Do Stock Prices Really Follow a Random Walk? (TLDR- No)
Efficient Market Hypothesis, Gaussian Assumptions, Fractals, Complexity and Fat Tails
Imagine you're watching the stock price of a company — say, it’s ₹100 today. Tomorrow, it’s ₹102. The day after, it drops to ₹99. Is there a pattern here? Can we predict what comes next?
Welcome to one of the oldest debates in finance and economics: Can we predict markets, or are they fundamentally random?
This post takes you through some core ideas — the Efficient Market Hypothesis (EMH), random walks, Gaussian (normal) distributions, and finally, why thinkers like Benoit Mandelbrot and Edgar Peters challenge those views with the concept of fat tails.
The Efficient Market Hypothesis (EMH) – A Quick Primer
The Efficient Market Hypothesis, or EMH for short, suggests that:
All available information is already reflected in asset prices.
In simple terms, you can’t consistently “beat the market” by studying past prices or public news — because the price already “knows” it.
There are three levels of EMH:
Weak form: Past prices are already priced in.
Semi-strong form: All public info is priced in.
Strong form: Even insider info is priced in.
For this post, let’s stick to the weak form, which is where random walk and normal distributions come in.
Random Walk: Prices on a Drunken Journey
Imagine a drunk person taking steps on a sidewalk — they move forward, backward, maybe sideways, but you can't predict where they’ll go next.
That’s the idea of a random walk.
According to EMH, stock prices follow a random walk. That is, the change in price from one day to the next is completely unpredictable.
If today’s price is ₹100, tomorrow it might be ₹101 or ₹99 — the change is random, because any new information that could change the price is itself unpredictable.
What About Returns?
When we talk about how much a price changes, we usually talk about returns — how much you gain or lose over a time period.
There are two kinds of returns:
Simple Return:
Easy to understand.
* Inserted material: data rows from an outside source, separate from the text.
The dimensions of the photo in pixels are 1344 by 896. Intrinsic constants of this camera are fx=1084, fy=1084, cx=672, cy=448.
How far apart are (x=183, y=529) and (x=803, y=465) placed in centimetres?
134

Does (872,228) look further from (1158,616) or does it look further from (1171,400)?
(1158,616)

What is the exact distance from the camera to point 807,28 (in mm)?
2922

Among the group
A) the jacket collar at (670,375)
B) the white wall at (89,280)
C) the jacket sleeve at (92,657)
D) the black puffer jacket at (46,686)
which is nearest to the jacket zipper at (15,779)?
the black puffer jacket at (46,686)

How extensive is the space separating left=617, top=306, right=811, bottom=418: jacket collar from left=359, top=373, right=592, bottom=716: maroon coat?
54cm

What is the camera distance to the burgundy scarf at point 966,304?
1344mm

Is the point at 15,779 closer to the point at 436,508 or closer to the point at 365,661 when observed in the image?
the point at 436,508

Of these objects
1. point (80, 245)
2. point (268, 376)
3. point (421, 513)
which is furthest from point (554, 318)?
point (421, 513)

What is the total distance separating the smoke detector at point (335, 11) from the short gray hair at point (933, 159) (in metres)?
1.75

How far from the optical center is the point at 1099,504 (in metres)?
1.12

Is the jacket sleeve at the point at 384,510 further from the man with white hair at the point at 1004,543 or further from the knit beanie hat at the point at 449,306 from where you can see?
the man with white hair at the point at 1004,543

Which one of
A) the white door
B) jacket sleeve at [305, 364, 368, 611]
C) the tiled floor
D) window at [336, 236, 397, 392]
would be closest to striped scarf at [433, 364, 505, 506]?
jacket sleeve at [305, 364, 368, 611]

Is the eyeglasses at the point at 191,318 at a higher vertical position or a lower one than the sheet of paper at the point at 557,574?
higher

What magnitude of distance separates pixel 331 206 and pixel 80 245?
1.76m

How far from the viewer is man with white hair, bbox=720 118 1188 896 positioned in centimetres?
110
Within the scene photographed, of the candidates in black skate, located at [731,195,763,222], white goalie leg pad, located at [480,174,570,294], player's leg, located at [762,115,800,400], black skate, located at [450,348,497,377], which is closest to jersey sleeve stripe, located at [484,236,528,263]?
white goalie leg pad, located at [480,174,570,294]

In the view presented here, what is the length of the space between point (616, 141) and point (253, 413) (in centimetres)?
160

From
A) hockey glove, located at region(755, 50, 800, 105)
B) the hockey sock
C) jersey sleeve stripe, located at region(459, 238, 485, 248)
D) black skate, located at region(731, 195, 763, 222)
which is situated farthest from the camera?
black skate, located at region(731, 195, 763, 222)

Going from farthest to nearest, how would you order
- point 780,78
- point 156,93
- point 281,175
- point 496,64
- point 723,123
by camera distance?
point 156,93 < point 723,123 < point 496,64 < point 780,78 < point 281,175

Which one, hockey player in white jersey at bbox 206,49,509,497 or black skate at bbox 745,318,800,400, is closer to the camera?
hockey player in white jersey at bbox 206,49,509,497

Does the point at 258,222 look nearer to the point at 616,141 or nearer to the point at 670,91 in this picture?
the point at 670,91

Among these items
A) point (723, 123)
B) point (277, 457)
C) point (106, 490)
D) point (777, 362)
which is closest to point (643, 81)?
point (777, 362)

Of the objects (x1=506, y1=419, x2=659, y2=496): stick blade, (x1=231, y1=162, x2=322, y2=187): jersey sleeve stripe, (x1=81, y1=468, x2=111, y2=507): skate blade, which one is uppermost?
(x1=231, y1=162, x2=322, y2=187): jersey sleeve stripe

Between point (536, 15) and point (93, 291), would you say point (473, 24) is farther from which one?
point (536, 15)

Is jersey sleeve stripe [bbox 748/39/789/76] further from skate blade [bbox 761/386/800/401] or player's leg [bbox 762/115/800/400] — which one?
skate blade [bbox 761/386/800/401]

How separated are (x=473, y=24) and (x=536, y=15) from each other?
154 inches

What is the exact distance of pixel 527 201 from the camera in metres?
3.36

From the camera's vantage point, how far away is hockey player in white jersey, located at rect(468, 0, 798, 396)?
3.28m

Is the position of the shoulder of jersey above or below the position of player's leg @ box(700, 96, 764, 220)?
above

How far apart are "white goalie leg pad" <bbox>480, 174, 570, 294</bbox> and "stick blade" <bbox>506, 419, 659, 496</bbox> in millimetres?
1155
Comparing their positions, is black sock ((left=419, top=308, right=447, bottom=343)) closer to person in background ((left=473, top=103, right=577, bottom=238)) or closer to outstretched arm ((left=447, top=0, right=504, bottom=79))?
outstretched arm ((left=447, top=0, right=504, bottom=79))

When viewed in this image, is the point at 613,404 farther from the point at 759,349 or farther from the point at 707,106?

If a stock goes from ₹100 to ₹105, your return is 5%.
Log Return:
Slightly more technical, but preferred in financial models because:
Log returns are time-additive (you can add them across days).
They fit better with models that assume normal distributions.
In most academic models, especially those based on EMH and random walks, log returns are assumed to be normally distributed.
The Gaussian World: Calm and Predictable
A normal (Gaussian) distribution is that familiar bell-shaped curve:
Most values cluster near the average.
Extreme values (very high or low) are very rare.
It’s symmetrical.
Under this view, the daily returns of stocks are assumed to look something like this:
Most days: -1% to +1%
Some days: -3% or +3%
Very rare: -10% or +10%
It’s neat. It's mathematically elegant. But — is it real?
Enter Mandelbrot and the Problem of Fat Tails
In the 1960s, mathematician Benoit Mandelbrot took a closer look at financial markets and said:
“This is not how markets behave.”
And he was right.
In real markets:
Crashes happen more often than the normal distribution predicts.
Wild price jumps (up and down) occur more frequently.
Calm periods are often followed by storms — and vice versa.
These “fat tails” mean the distribution of returns has more extreme values than the normal bell curve suggests. So instead of this:
A normal distribution graph
we get this:
[a fat tailed distribution graph]
The tails are "fatter" — more extreme events. So the odds of a -20% drop or a +25% surge are not negligible. They’re real, and they happen.
Edgar Peters: Chaos and Complexity
Building on Mandelbrot’s work, Edgar Peters argued that markets behave more like chaotic systems — dynamic, nonlinear, and sensitive to small changes.
He used fractal geometry and chaos theory to describe market behavior. According to Peters:
Markets aren’t perfectly efficient.
They are complex systems, like weather patterns or ecosystems.
Traditional models underestimate risk and volatility.
Why This Matters
If you're building financial models using the normal distribution, you're likely underestimating how bad things can get — or how wild they can swing. That’s not just an academic issue — it’s a real-world problem that has contributed to financial crises, hedge fund failures, and risk mismanagement.
So, where does that leave us?
EMH and normal distributions give us a clean, simple framework to think about prices and risk.
But thinkers like Mandelbrot and Peters remind us that real markets are messy, complex, and far from normally distributed.
Understanding both views helps you become a more thoughtful, better-prepared investor or analyst.
The takeaway?
Don't blindly trust the bell curve. Sometimes, markets go off-script — and when they do, you want to be ready.
If you are curious and want to dig deeper, try plotting real stock returns and compare them with a normal distribution. You might just see those fat tails for yourself.